▼
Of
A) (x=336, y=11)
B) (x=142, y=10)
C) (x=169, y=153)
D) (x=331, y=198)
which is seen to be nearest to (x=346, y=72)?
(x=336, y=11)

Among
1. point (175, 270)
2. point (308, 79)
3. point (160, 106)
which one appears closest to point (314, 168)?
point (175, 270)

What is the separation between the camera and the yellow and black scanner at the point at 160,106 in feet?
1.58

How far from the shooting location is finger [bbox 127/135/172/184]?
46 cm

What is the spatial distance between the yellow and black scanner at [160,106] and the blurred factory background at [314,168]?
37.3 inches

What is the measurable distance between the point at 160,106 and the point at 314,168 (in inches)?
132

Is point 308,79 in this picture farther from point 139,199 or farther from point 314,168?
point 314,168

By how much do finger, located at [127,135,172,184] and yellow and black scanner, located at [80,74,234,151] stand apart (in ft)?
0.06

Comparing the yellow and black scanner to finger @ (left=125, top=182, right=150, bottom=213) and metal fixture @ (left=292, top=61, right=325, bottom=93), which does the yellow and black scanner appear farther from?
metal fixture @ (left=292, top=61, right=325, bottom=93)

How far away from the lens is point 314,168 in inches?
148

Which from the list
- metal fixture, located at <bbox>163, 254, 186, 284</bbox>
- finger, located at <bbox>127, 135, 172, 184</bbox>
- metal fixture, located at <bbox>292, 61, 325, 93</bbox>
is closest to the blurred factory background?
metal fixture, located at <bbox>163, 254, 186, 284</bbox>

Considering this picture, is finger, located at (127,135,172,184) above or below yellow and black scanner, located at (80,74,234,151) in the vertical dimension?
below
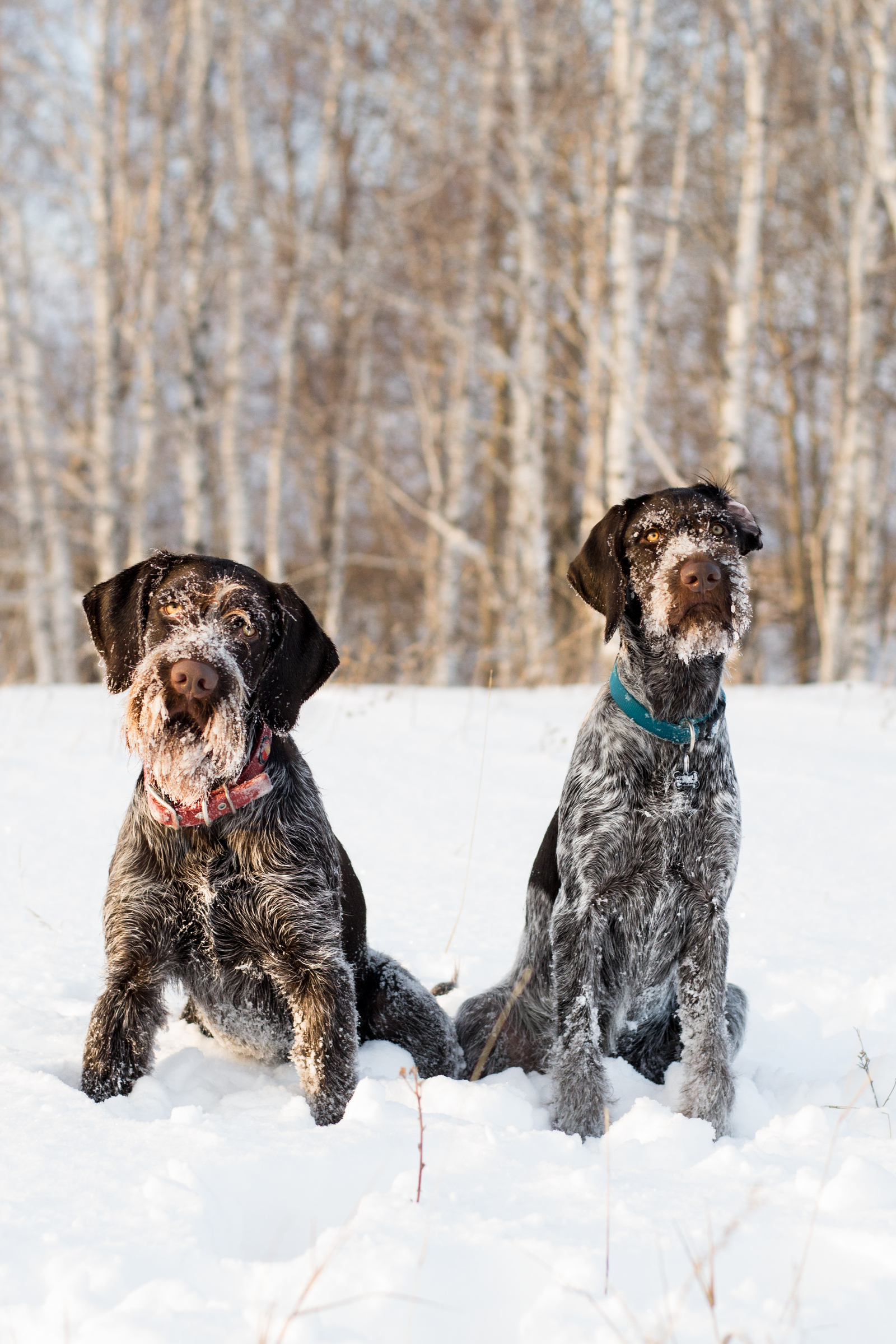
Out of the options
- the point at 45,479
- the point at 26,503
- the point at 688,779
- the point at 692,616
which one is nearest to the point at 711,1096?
the point at 688,779

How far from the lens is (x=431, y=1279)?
1798 millimetres

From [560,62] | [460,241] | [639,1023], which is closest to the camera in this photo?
[639,1023]

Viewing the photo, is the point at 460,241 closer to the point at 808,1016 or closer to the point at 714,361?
the point at 714,361

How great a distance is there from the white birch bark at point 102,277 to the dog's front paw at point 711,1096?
10.9 m

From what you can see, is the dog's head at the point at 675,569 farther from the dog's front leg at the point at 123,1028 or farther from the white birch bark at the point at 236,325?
the white birch bark at the point at 236,325

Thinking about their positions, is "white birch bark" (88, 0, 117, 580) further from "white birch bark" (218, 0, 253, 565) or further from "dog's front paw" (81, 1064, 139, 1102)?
"dog's front paw" (81, 1064, 139, 1102)

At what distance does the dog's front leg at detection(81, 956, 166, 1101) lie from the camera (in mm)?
2758

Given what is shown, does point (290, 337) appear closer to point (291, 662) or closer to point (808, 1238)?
point (291, 662)

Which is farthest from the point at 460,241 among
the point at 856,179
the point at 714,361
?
the point at 714,361

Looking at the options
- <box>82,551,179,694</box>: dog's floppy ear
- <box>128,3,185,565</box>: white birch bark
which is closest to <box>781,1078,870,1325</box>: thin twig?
<box>82,551,179,694</box>: dog's floppy ear

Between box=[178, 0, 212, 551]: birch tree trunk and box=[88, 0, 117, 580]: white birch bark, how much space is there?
2.05 m

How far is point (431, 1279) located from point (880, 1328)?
74 cm

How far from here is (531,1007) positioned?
3.52 m

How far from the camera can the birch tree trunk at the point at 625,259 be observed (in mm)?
9773
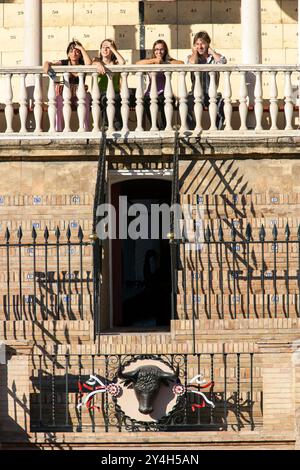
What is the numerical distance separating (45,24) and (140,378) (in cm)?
818

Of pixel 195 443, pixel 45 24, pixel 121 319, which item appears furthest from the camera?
pixel 45 24

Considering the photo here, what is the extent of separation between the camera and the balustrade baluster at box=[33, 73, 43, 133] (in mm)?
23672

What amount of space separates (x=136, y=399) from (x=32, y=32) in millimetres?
6651

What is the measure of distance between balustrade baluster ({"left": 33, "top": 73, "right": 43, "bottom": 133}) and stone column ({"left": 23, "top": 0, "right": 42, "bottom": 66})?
1669mm

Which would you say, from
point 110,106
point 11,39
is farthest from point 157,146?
point 11,39

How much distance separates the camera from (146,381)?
21125 mm

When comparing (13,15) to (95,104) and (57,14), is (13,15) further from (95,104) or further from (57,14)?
(95,104)

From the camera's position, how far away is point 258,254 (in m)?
23.2

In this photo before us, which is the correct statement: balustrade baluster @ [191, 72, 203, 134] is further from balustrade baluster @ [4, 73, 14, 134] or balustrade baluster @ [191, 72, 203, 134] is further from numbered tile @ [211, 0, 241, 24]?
numbered tile @ [211, 0, 241, 24]

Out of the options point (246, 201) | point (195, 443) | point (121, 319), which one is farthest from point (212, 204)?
point (195, 443)

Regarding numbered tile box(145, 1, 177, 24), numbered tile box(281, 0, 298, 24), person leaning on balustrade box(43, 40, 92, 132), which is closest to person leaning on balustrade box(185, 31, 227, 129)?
person leaning on balustrade box(43, 40, 92, 132)

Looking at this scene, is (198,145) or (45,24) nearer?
(198,145)

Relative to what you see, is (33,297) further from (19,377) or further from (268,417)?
(268,417)

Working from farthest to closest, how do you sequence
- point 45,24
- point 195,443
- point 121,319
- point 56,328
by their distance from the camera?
1. point 45,24
2. point 121,319
3. point 56,328
4. point 195,443
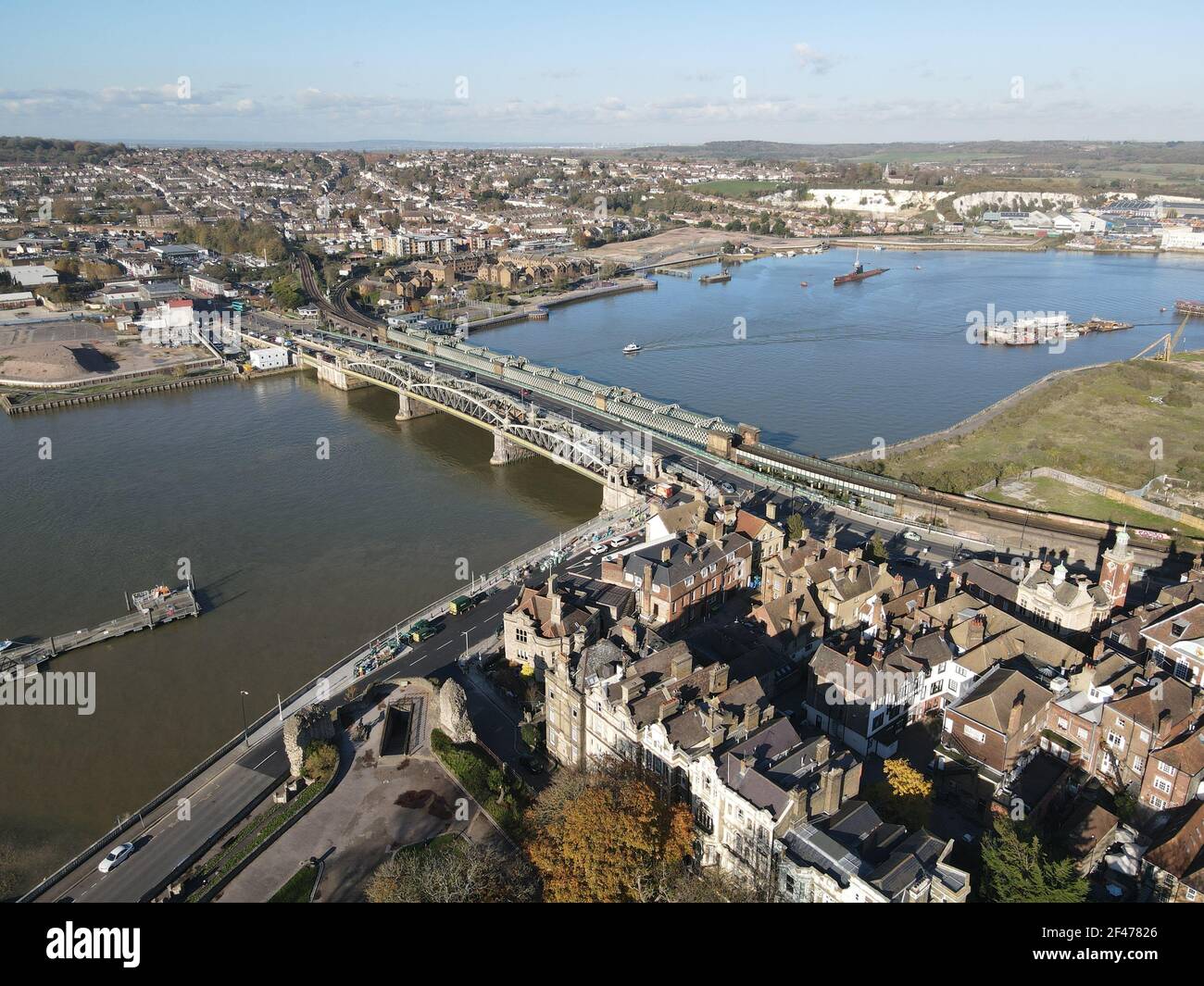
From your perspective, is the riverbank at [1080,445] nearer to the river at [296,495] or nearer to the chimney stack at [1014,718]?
the river at [296,495]

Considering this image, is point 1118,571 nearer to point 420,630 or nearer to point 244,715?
point 420,630

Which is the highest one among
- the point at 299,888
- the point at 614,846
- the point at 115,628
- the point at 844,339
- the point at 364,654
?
the point at 844,339

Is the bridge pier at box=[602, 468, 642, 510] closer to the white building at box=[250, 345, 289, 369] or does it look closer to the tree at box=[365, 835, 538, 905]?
the tree at box=[365, 835, 538, 905]

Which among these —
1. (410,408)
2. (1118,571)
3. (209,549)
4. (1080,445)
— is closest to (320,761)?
▲
Work required.
Except for the pictures, copy every line of the records above exactly.

Task result.
Of
A) (x=336, y=11)
B) (x=142, y=10)
C) (x=169, y=153)
D) (x=331, y=198)
which is seen to be nearest to (x=346, y=72)?
(x=336, y=11)

Among
1. point (175, 270)
2. point (308, 79)
3. point (160, 106)
which one appears closest to point (314, 168)?
point (175, 270)

What is the separation between the camera and the yellow and black scanner at the point at 160,106 in feet?
1.58

How far from the shooting location is finger [bbox 127/135/172/184]?
46 cm

What is the spatial distance between the yellow and black scanner at [160,106] and the blurred factory background at [314,168]?
37.3 inches

What is the measurable distance between the point at 160,106 and the point at 314,168 (in inches)?
132

Is point 308,79 in this picture farther from point 139,199 or farther from point 314,168?
point 314,168

By how much do finger, located at [127,135,172,184] and yellow and black scanner, located at [80,74,234,151] stand apart (in ft)?
0.06

Comparing the yellow and black scanner to finger @ (left=125, top=182, right=150, bottom=213) and metal fixture @ (left=292, top=61, right=325, bottom=93), which does the yellow and black scanner appear farther from?
metal fixture @ (left=292, top=61, right=325, bottom=93)

How far away from the lens is point 314,168 in inches?
148

Which from the list
- metal fixture, located at <bbox>163, 254, 186, 284</bbox>
- finger, located at <bbox>127, 135, 172, 184</bbox>
- metal fixture, located at <bbox>292, 61, 325, 93</bbox>
is closest to the blurred factory background?
metal fixture, located at <bbox>163, 254, 186, 284</bbox>

Considering this picture, is finger, located at (127,135,172,184) above or below yellow and black scanner, located at (80,74,234,151) in the vertical dimension?
below
Out of the options
- the point at 45,479
- the point at 26,503
- the point at 688,779
- the point at 692,616
which one is nearest to the point at 711,1096?
the point at 688,779

How far from the lens is (x=431, y=1279)?
1798 millimetres

From [560,62] | [460,241] | [639,1023], which is closest to the camera in this photo?
[639,1023]

Viewing the photo, is the point at 460,241 closer to the point at 808,1016 or closer to the point at 714,361?
the point at 714,361

How great a distance is there from the white birch bark at point 102,277 to the dog's front paw at point 711,1096?
10.9 m

From what you can see, is the dog's head at the point at 675,569 farther from the dog's front leg at the point at 123,1028 or farther from the white birch bark at the point at 236,325?
the white birch bark at the point at 236,325

Thinking about their positions, is "white birch bark" (88, 0, 117, 580) further from "white birch bark" (218, 0, 253, 565) or further from "dog's front paw" (81, 1064, 139, 1102)?
"dog's front paw" (81, 1064, 139, 1102)

At what distance does the dog's front leg at detection(81, 956, 166, 1101) lie from the camera (in mm)?
2758

Given what is shown, does point (290, 337) appear closer to point (291, 662) or closer to point (808, 1238)?
point (291, 662)

Which is farthest from the point at 460,241 among
the point at 856,179
the point at 714,361
?
the point at 714,361

Looking at the options
- <box>82,551,179,694</box>: dog's floppy ear
- <box>128,3,185,565</box>: white birch bark
which is closest to <box>781,1078,870,1325</box>: thin twig?
<box>82,551,179,694</box>: dog's floppy ear

Between box=[178, 0, 212, 551]: birch tree trunk and box=[88, 0, 117, 580]: white birch bark, how much space is there?
2.05 m

How far is point (431, 1279) located from point (880, 1328)?
74 cm

How far from here is (531,1007) positioned?
3.52 m

How far from the camera can the birch tree trunk at the point at 625,259 be observed (in mm)?
9773
What is the numerical distance separating (45,24) and (140,378) (in cm)?
818

Of pixel 195 443, pixel 45 24, pixel 121 319, which item appears furthest from the camera?
pixel 45 24

Considering the photo here, what is the extent of separation between the camera and the balustrade baluster at box=[33, 73, 43, 133] (in mm)?
23672

What amount of space separates (x=136, y=399) from (x=32, y=32) in millimetres?
6651

What is the measure of distance between balustrade baluster ({"left": 33, "top": 73, "right": 43, "bottom": 133}) and stone column ({"left": 23, "top": 0, "right": 42, "bottom": 66})?
1669mm

Which would you say, from
point 110,106
point 11,39
is farthest from point 157,146?
point 11,39

How much distance separates the camera from (146,381)?
21125 mm

When comparing (13,15) to (95,104) and (57,14), is (13,15) further from (95,104) or further from (57,14)?
(95,104)

From the camera's position, how far away is point 258,254 (in m)?
23.2

In this photo before us, which is the correct statement: balustrade baluster @ [191, 72, 203, 134] is further from balustrade baluster @ [4, 73, 14, 134] or balustrade baluster @ [191, 72, 203, 134] is further from numbered tile @ [211, 0, 241, 24]?
numbered tile @ [211, 0, 241, 24]

Out of the options point (246, 201) | point (195, 443) | point (121, 319), which one is farthest from point (212, 204)?
point (195, 443)

Regarding numbered tile box(145, 1, 177, 24), numbered tile box(281, 0, 298, 24), person leaning on balustrade box(43, 40, 92, 132), which is closest to person leaning on balustrade box(185, 31, 227, 129)?
person leaning on balustrade box(43, 40, 92, 132)

Looking at this scene, is (198,145) or (45,24) nearer?
(198,145)

Relative to what you see, is (33,297) further from (19,377) or further from (268,417)?
(268,417)

Working from farthest to closest, how do you sequence
- point 45,24
- point 195,443
- point 121,319
- point 56,328
by their distance from the camera?
1. point 45,24
2. point 121,319
3. point 56,328
4. point 195,443
From your perspective, is the riverbank at [1080,445] nearer to the river at [296,495] or nearer to the chimney stack at [1014,718]?
the river at [296,495]

Considering this image, is point 1118,571 nearer to point 420,630 or nearer to point 244,715?
point 420,630

Which is the highest one among
- the point at 299,888
- the point at 614,846
- the point at 115,628
- the point at 844,339
- the point at 364,654
?
the point at 844,339

Is the bridge pier at box=[602, 468, 642, 510] closer to the white building at box=[250, 345, 289, 369] or does it look closer to the tree at box=[365, 835, 538, 905]?
the tree at box=[365, 835, 538, 905]

Which among these —
1. (410,408)
2. (1118,571)
3. (209,549)
4. (1080,445)
— is closest to (320,761)?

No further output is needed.